== DATA UNDER STUDY ==
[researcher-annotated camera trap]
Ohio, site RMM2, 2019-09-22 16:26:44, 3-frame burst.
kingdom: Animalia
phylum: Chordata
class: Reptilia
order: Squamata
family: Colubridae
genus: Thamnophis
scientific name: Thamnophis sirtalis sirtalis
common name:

== REQUIREMENT ==
Your job is to set down the whole listing a second time, exactly.

== TASK RESULT ==
[researcher-annotated camera trap]
Ohio, site RMM2, 2019-09-22 16:26:44, 3-frame burst.
kingdom: Animalia
phylum: Chordata
class: Reptilia
order: Squamata
family: Colubridae
genus: Thamnophis
scientific name: Thamnophis sirtalis sirtalis
common name:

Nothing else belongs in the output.